We seem to move from one Hot Topic to the next with the deadline for the most recent Revenue Enquiry into Offshore Assets finishing last Thursday. Just a flavour of some of the current issues;

  • Construction Industry. Correct operation of payroll taxes and expenses such as country money. Correct operation of Relevant Contracts Taxes [RCT] for principal and subcontractors. Revenue liaise with the Department of Social Welfare to arrange site visits to ensure employees are registered for taxes and not claiming benefits
  • Cash businesses such as pubs, retail, street traders, cafes etc –there will always be a focus where large amounts of cash are changing hands. There is a focus on e-audits and Revenue can look for information from a retailers EPOS system
  • On-line businesses will get more focus into the future. These businesses need to be aware of the Vat implications of selling to different countries once their turnover level exceeds registration thresholds. Revenue will review Facebook and other social media sites to see if business is being transacted so those businesses need to ensure they are registered with Revenue as a starting point.
  • Professions incorporating and tax issues arising around that. You will see from the published Tax defaulters lists over the last number of periods that there has been a lot of large settlements with medical professionals.

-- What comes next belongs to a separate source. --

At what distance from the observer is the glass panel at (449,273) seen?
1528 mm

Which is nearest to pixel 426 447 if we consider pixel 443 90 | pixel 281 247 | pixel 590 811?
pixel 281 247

See an extract below from the 2016 Revenue Annual Report

“The overall yield from Revenue audit and compliance interventions in 2016 was €555.6 million. We continued our national programme in the construction sector, conducted a significant number of interventions in sectors where cash transactions are the norm, and prioritised our interventions on certain professions. In 2016, the yield from such sectoral interventions was €210 million, as set out in Table 19 of our Annual Report.”

In future Revenue will take a more targeted approach to Revenue Audit as they will concentrate their efforts to areas where they will get most bang for their buck. Just remember that the current Revenue Chairman is a man called Niall Cody brother of Kilkenny Manager Brian. If he is as serious about collecting taxes as his brother is about winning hurling matches then we are all in trouble!